* [Source excerpt]:
┏━━
The repressive actions of Mrs. Gandhi's government are squarely in conflict with international law norms on human rights. To illustrate:
The United Nations Charter itself, in Articles 55 and 56, requires member states to take joint and separate action to promote "universal respect for, and observance of, human rights and fundamental freedoms for all. . . ." India has many times herself invoked the U.N. Charter in relations to human rights violations by other states, yet now defies it when applied to her own action.
The Universal Declaration of Human Rights, first adopted in 1948 and periodically reaffirmed by the U.N. General Assembly, provides an authoritative elaboration of the human rights recognized and protected by the international community. The Declaration has a great moral and political weight as an expression of community standards, and many of its provisions have attained the status of general principles of customary international law.
The Universal Declaration protects the rights of all persons to life, liberty and security of persons (Art. 3) and to due process of law, including the rights to a fair and public hearing (Art. 80), the presumption of innocence (Art. 11) and protection from arbitrary arrest, detention or exile (Art. 9). Since the beginning of the "emergency", the Indian Government has consistently and flagrantly violated these fundamental rights.
Between 100,000 and 170,000 Indian citizens have been deprived of their liberty and fundamental rights under the "emergency" proclaimed by Mrs. Gandhi. Among these are former cabinet ministers, members of both houses of Parliament, the leaders of the opposition parties, and even dissenting members of the Congress Party itself. Perhaps most distressing is the fact that judicial review, once a firm protector of the civil and political rights guaranteed by the Indian Constitution, has been sharply curtailed by executive-legislative fiat.
┗━━
* [Your tasks]:
1. In the passage on India's emergency, replace "international community" with "community of nations" and write out the part that opens with the words containing "The Universal Declaration of" and closes with "these fundamental rights.".
2. According to the passage on India's emergency, how many Indian citizens have been deprived of their liberty and fundamental rights?
3. Please list every group of people that the passage on India's emergency names among those deprived of their liberty.

* [Items]:
┏━━
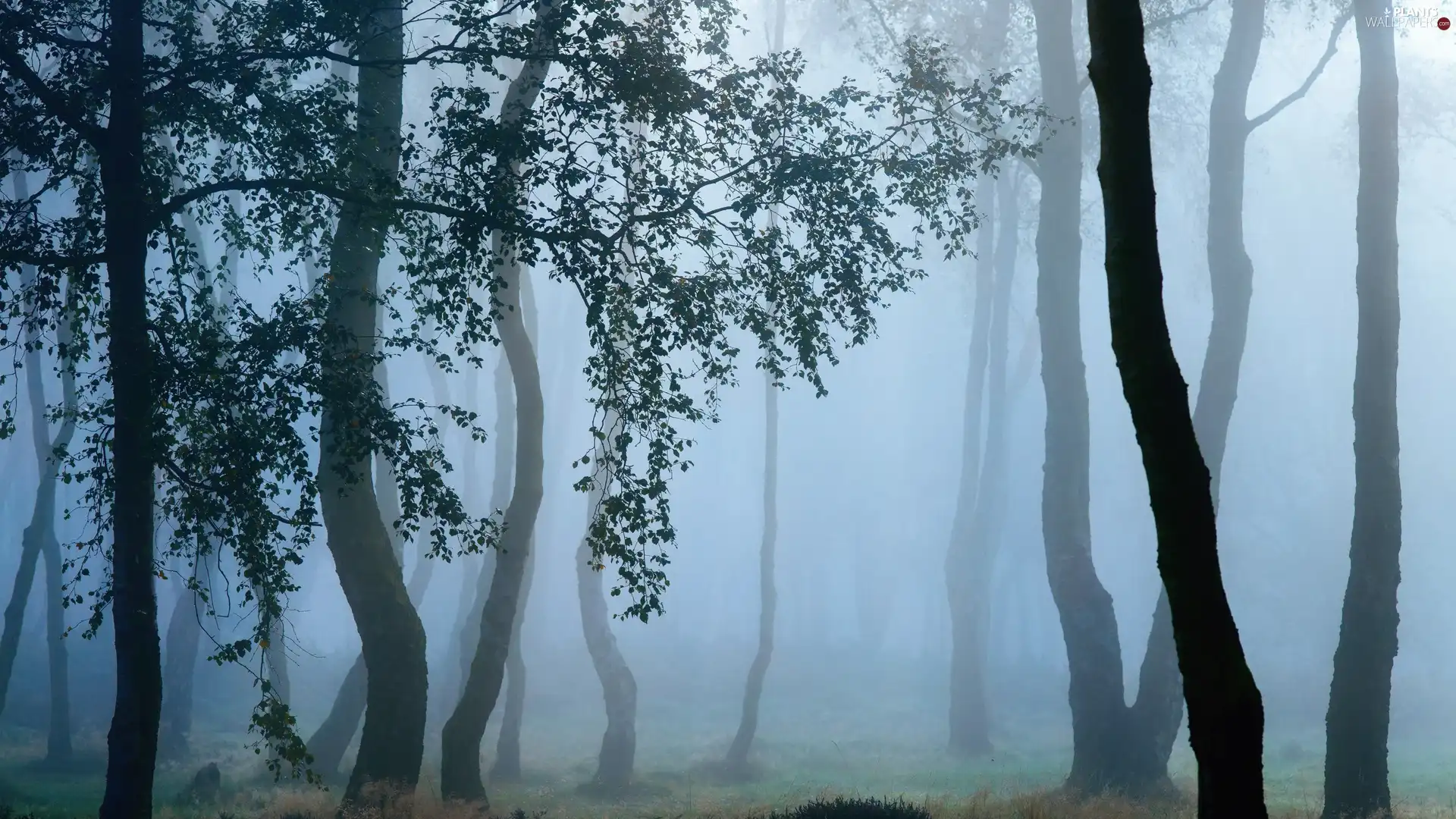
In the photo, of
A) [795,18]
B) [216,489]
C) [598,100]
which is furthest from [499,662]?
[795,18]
┗━━
┏━━
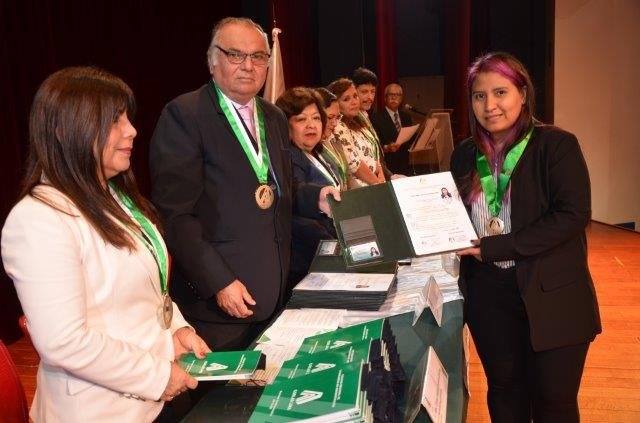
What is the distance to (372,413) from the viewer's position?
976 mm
┗━━
┏━━
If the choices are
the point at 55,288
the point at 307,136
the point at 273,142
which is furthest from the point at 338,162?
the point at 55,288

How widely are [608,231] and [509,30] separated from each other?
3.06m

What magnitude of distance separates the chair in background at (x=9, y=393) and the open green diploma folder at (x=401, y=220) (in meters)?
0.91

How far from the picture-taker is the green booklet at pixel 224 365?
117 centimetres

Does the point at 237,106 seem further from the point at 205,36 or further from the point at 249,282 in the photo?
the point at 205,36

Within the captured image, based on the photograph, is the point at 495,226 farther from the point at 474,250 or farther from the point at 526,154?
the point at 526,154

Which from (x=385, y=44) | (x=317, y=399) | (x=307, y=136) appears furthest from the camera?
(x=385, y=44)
┗━━
* [Full answers]:
1.
The Universal Declaration of Human Rights, first adopted in 1948 and periodically reaffirmed by the U.N. General Assembly, provides an authoritative elaboration of the human rights recognized and protected by the community of nations. The Declaration has a great moral and political weight as an expression of community standards, and many of its provisions have attained the status of general principles of customary international law.
The Universal Declaration protects the rights of all persons to life, liberty and security of persons (Art. 3) and to due process of law, including the rights to a fair and public hearing (Art. 80), the presumption of innocence (Art. 11) and protection from arbitrary arrest, detention or exile (Art. 9). Since the beginning of the "emergency", the Indian Government has consistently and flagrantly violated these fundamental rights.

2. Between 100,000 and 170,000.

3.
- Former cabinet ministers
- Members of both houses of Parliament
- The leaders of the opposition parties
- Dissenting members of the Congress Party